Vingt-quatrième jour

M'efforçant d'être un étudiant assidu, et désirant acquérir un peu de vocabulaire, je me suis plongé dans la Kabbale Denudata. Liber Sohar restitutus, dont l'auteur est Joannis Davidis Zunneri, qui l'a publié à Francfort en 1684. Ce livre fort savant fournit entre autre un glossaire de termes techniques permettant de mieux se repérer dans les arcanes de la Kabbale.

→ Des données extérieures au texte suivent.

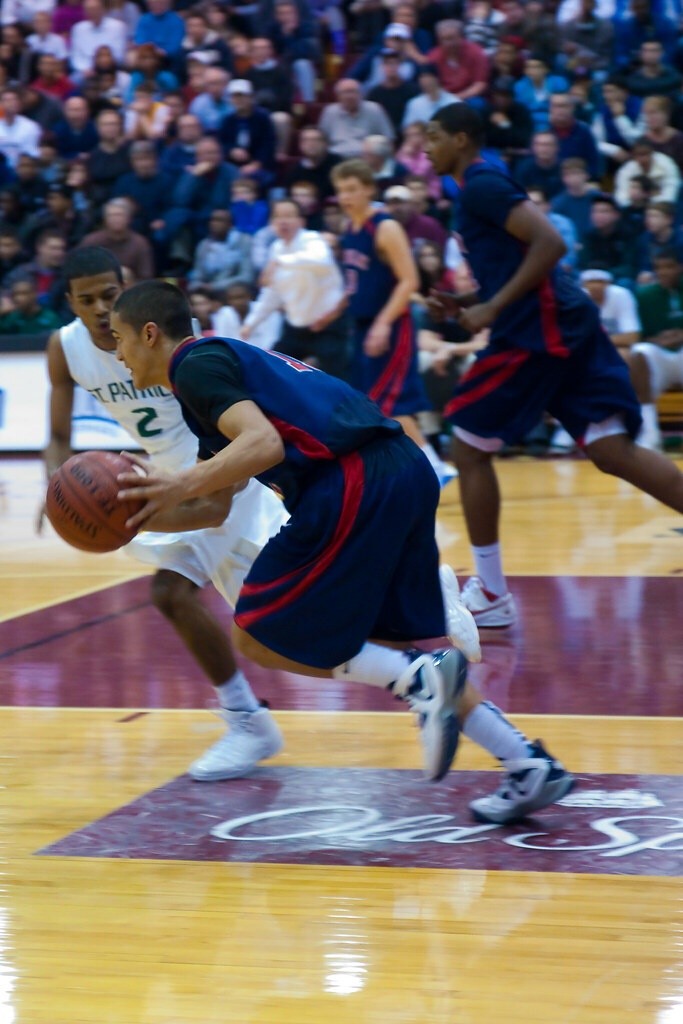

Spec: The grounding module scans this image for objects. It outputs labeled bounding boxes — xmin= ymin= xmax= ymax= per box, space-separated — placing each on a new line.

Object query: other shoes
xmin=497 ymin=438 xmax=548 ymax=459
xmin=549 ymin=426 xmax=575 ymax=454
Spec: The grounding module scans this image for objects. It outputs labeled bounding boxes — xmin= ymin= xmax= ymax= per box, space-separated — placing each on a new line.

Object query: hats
xmin=226 ymin=79 xmax=251 ymax=95
xmin=386 ymin=22 xmax=411 ymax=39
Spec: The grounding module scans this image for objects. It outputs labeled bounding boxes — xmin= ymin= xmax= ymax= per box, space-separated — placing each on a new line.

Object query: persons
xmin=36 ymin=244 xmax=469 ymax=783
xmin=0 ymin=1 xmax=683 ymax=451
xmin=109 ymin=280 xmax=577 ymax=826
xmin=330 ymin=159 xmax=459 ymax=488
xmin=422 ymin=102 xmax=683 ymax=630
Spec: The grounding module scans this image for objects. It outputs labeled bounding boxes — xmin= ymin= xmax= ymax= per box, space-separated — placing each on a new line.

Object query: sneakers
xmin=384 ymin=645 xmax=468 ymax=783
xmin=469 ymin=738 xmax=574 ymax=823
xmin=191 ymin=698 xmax=283 ymax=780
xmin=459 ymin=577 xmax=516 ymax=626
xmin=439 ymin=564 xmax=481 ymax=663
xmin=437 ymin=462 xmax=458 ymax=489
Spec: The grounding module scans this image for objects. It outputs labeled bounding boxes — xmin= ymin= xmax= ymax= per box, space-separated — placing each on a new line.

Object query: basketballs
xmin=45 ymin=451 xmax=149 ymax=553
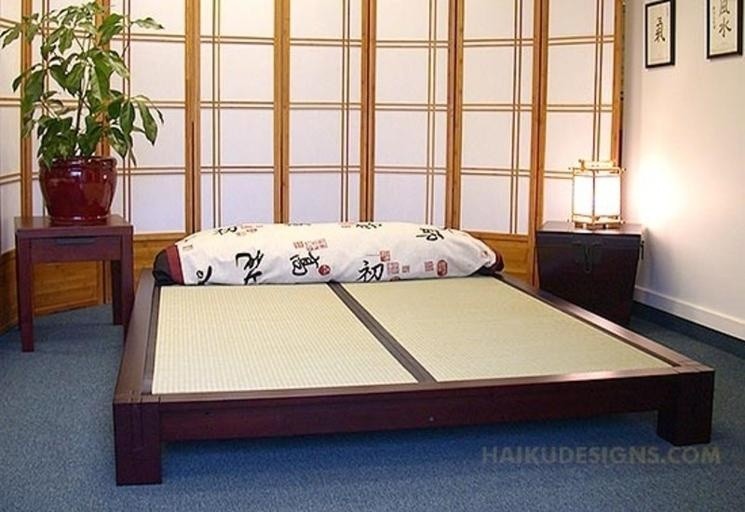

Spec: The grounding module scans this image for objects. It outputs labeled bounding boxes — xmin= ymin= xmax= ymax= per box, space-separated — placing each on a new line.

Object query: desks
xmin=13 ymin=213 xmax=136 ymax=351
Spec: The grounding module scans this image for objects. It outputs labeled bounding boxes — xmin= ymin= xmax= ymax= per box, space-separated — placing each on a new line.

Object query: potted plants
xmin=0 ymin=0 xmax=167 ymax=223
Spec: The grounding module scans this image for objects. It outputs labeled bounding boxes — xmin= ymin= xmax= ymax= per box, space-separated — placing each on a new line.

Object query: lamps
xmin=570 ymin=158 xmax=630 ymax=230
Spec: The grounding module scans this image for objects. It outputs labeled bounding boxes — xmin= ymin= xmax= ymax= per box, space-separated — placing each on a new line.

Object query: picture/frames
xmin=707 ymin=0 xmax=743 ymax=58
xmin=644 ymin=2 xmax=676 ymax=68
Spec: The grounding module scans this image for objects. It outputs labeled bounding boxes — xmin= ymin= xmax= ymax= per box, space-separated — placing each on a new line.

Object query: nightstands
xmin=535 ymin=221 xmax=644 ymax=328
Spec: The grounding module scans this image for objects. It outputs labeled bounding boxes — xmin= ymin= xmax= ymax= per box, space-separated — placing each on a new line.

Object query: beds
xmin=112 ymin=221 xmax=716 ymax=484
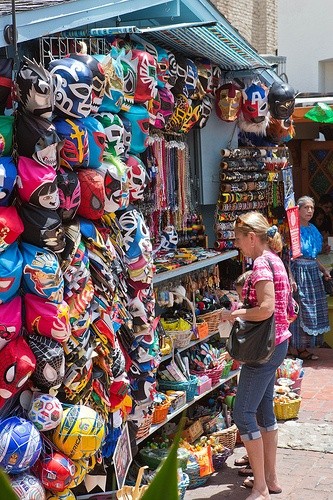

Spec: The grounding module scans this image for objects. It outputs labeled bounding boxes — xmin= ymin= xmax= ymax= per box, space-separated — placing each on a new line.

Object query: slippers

Un mot a retenu mon attention : כליות (khiliot) que Zunneri traduit (en latin) par renes (testiculis). Le mot renes, les « reins » avaient en effet comme autre sens « testicules », suivant les contextes. Zunneri cite d'ailleurs en appui de sa définition Job 38,36 : « Quis posuis in renibus (testiculis) sapientiam » (« Qui a mis la sagesse dans les reins (testicules)? »). Vérification faite, Zunneri s'est légèrement trompé. Le mot כליות (khiliot) ne figure pas dans ce verset. On y trouve en fait à sa place le mot טּחוֺת (tuhôt) qui a une signification assez proche quoique différente : « Fond de l'être, ce qui est enduit, ce qui est couvert, ce qui est caché, lombes, reins ».

On trouve de nombreuses occurrences de khiliot et de tuhôt dans la Bible, et dans presque tous les cas ces deux mots ont une signification proche.

Par exemple, pour khiliot, on trouve : « Mes khiliot seront transportés d'aise » (Ps. 23,16), « Tu es près de leur bouche et loin de leurs khiliot » (Jer 12,2), « Sondant les khiliot et les cœurs » (Jer 11,20), « Toi qui sondes cœurs et khiliot » (Ps 7,10). Quant à tuhôt on le trouve par exemple dans : « Mais tu aimes la vérité au fond de l'être (tuhôt), dans le secret tu enseignes la sagesse. » (Ps. 51,8).

Cette petite correction effectuée, revenons à Zunneri. Il continue son explication du mot khiliot ainsi : «Sunt Nezah et Hod ». Je me précipite dans le dictionnaire Gésénius-Robinson, et je trouve les sens suivants : Nezah du verbe « jaillir, éclabousser », et Hod « ce qui est obscur ».

Donc les khiliot sont quelque chose d'obscur qui finit par jaillir et par éclabousser. Je sens que l'on progresse.

Zennuri continue ainsi : « Ubi indicatur quod הי i.e Binah et Chochmah influxum derivet in renes. » Soit : « Où il est indiqué que l'Intelligence (Binah) et la Sagesse (Hokhmah) font dériver leur influx dans les reins. »

Dans le billet du 15ème jour, j'avais déjà noté que le Yod י était un symbole du masculin et que le Hé ה un symbole du féminin.

Sans vouloir forcer le trait, il me semble qu'il y a là une allusion à l'union intime de l'Intelligence et de la Sagesse dans les khiliot. Le sens de « testicules » prend alors toute sa saveur, sa sève même.

En conclusion, je voudrais reprendre la question que je posais au 23ème jour. Nous sommes désormais mieux armés pour y répondre. Et la réponse est, peut-être : « Dans quelque khiliot mystique ».